What a winter! Up here in Massachusetts, we’re all going stir-crazy with the cold and the record-breaking snow. I know I’m crazy to get out. But my kitty, Musetta, is not. While she may have a more luxurious coat than I do (mine’s pink down, so yes, I do look like a marshmallow), my tuxedo medium-hair beauty is definitely a house cat – and that’s the way we like it.
You see, I’m a big proponent of keeping kitties indoors. There are just too many dangers out there for domestic beasts: coyotes (even in the suburbs,) hawks, fisher cats (which aren’t cats at all, but nasty weasel-y things with huge jaws,) and aggressive dogs, not to mention cars and the occasional evil human. Besides, it’s only natural for your kitty to hunt, and wouldn’t you rather your pet “hunt” a toy than a songbird?
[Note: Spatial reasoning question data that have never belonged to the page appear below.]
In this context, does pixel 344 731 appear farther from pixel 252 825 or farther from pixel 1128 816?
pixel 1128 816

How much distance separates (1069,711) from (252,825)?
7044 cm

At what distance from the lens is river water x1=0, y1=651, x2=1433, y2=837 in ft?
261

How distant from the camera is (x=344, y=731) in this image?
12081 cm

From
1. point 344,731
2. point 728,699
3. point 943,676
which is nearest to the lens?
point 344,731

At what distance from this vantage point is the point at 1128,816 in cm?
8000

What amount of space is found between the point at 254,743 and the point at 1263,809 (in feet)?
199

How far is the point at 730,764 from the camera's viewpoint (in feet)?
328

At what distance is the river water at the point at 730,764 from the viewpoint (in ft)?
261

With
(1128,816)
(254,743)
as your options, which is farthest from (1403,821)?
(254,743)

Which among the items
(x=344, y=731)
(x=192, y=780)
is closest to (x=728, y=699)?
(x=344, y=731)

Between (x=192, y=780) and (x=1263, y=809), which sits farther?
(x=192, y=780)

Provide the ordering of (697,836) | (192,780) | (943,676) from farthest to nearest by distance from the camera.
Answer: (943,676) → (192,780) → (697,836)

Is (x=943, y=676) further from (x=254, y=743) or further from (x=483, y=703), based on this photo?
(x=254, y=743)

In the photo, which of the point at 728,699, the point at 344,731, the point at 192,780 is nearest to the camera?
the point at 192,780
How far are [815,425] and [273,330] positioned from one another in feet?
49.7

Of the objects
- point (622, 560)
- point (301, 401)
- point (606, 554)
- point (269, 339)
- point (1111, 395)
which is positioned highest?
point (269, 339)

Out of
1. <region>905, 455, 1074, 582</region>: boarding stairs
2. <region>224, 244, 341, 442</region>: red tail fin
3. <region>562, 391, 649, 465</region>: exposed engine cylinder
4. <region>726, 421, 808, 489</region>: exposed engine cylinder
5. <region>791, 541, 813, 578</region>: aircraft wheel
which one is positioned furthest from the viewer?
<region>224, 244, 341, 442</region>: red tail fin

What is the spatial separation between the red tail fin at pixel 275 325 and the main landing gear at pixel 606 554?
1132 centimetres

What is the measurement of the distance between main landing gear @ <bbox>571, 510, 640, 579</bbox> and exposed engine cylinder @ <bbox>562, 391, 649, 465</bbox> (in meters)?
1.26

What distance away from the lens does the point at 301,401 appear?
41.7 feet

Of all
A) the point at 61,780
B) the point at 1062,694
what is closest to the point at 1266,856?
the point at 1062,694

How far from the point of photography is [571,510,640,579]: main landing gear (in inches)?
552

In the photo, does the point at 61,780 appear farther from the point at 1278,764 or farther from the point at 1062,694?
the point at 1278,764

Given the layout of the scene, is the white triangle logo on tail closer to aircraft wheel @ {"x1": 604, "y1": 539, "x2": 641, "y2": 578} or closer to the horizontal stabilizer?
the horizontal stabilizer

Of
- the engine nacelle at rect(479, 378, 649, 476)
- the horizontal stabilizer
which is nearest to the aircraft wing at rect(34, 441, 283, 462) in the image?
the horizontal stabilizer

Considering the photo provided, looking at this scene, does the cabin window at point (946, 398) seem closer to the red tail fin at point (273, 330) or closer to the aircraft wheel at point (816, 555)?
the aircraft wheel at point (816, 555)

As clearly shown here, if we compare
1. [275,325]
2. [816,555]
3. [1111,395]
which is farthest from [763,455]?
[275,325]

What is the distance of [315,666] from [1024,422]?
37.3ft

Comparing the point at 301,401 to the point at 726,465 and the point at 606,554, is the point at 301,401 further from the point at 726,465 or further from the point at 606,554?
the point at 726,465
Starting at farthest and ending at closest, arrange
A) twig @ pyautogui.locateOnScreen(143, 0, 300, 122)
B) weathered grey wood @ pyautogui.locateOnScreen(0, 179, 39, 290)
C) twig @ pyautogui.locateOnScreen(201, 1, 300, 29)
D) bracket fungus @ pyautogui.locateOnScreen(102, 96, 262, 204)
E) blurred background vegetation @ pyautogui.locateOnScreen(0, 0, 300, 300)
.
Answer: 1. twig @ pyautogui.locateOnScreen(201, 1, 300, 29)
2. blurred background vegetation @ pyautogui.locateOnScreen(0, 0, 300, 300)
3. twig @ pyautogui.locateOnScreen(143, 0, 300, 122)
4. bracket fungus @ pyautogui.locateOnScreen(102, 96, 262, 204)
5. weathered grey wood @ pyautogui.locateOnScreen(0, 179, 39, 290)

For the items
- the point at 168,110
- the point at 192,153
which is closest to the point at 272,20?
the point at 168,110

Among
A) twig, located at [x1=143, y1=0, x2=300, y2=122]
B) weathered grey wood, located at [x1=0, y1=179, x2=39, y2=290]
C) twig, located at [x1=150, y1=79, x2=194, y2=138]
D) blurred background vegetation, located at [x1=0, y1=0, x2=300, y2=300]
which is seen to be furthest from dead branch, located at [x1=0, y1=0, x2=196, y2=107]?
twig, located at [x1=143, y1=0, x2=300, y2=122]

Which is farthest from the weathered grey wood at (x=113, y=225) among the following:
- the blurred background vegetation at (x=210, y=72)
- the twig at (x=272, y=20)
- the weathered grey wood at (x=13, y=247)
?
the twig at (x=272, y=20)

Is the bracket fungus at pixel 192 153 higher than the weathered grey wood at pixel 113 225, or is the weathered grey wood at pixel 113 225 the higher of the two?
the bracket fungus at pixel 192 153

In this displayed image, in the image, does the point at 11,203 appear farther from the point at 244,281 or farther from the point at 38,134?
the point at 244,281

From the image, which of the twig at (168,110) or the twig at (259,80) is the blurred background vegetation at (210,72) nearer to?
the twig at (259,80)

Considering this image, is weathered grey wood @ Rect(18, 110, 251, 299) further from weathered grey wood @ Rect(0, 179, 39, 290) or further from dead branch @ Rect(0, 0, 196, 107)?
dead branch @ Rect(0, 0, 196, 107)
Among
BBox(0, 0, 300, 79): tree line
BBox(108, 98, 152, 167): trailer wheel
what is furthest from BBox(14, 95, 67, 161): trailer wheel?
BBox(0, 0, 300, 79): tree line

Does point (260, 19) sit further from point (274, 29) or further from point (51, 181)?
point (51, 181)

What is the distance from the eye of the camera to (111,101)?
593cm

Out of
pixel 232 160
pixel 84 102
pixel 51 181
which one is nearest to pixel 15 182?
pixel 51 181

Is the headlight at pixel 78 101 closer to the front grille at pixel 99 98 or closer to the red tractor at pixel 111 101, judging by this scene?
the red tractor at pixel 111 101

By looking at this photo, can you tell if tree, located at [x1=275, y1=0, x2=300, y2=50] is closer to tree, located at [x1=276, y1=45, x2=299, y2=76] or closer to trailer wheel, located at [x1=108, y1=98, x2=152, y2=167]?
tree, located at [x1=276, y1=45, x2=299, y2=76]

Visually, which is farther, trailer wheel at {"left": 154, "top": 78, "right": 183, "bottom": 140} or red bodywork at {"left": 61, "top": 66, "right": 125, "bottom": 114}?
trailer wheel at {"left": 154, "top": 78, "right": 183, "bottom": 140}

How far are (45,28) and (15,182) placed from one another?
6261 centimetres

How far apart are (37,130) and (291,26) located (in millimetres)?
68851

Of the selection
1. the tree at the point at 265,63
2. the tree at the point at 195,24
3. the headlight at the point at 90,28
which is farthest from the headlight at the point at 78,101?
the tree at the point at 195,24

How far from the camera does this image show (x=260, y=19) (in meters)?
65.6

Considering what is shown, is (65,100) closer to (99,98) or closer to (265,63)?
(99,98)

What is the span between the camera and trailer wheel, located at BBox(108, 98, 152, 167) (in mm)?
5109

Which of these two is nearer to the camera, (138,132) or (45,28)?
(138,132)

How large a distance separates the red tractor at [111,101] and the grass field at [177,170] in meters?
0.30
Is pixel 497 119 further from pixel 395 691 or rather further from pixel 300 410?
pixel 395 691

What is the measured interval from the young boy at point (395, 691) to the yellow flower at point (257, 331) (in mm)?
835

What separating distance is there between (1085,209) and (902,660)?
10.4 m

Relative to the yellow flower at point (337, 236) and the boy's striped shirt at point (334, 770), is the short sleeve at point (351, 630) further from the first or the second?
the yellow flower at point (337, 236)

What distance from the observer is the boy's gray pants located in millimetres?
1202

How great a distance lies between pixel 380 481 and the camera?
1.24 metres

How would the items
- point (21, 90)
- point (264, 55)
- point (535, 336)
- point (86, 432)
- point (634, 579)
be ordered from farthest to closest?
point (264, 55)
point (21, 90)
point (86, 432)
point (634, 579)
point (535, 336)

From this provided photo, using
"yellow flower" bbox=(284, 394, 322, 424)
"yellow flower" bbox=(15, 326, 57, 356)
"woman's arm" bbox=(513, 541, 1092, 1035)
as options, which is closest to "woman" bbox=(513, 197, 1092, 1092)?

“But doesn’t your cat get bored?” I get that question all the time. The answer is no, partly because I don’t let her get bored. In fact, I think part of the deal we make when we take in a cat is to keep her or him entertained and exercised. That keeps her healthy and trim and out of trouble (for the most part.) The key is to keep in mind that cats are hunters – obligate carnivores – so they’re evolutionarily designed for short bursts of intense energy. Now, originally, those might have been for chasing gazelle on the veldt. But in the house, that means two or three play sessions a day. The rest of the time can be spent napping – and dreaming of that long-ago veldt!
So how to keep kitty amused? That’s simple! I’m a total sucker for every new toy that comes on the market – if it has catnip, so much the better. Our current favorites are the rattling fur mice made by Zanies. A friend brought one over and now we’re addicted! (We buy them in bulk, which is useful because Musetta tends to disembowel them pretty quickly.) But in truth, the best and longest lasting toys are the ones you can make yourself: a bunched-up ball of foil or a wine cork. As long as you can throw it, and she can bat it around, you’re all set up for hours of fun – and a healthy, happy indoor cat.
If only my own cabin fever were so easily resolved!
Kittens Can Kill
The dead don’t keep pets. So when animal behaviorist expert Pru Marlowe gets a call about a kitten, she doesn’t expect to find the cuddly creature playing beside the cooling body of prominent Beauville lawyer David Canaday. Heart attack? His three adult daughters angrily blame drug interactions, feline allergies—and each other. And begin to feud over their father, his considerable estate, and that cute ball of fluff. While the cause of death is pending, each sister has an axe to grind—with arguments that escalate when David’s partner reads out the will. Pru’s special sensitivity to animals, which caused her to flee the cacophony of Manhattan for the quiet Berkshires, adds further problems. The local vet is overwhelmed as the animal hospital's money runs out. There’s a needy Sheltie and some invasive squirrels, too. But the dead man’s kitten, his former partner, and his troublesome family keep drawing “wild-girl” animal psychic Pru back in. Despite the wry observations of her trusty tabby Wallis, now the wrongfully accused kitten’s guardian, and the grudging compliance of her cop lover, this may be one time when Pru can’t solve the mystery or save the kitten she wants to believe is innocent. A single witness knows the truth about that bright spring morning. How far can Pru investigate without risking her own hidden tale?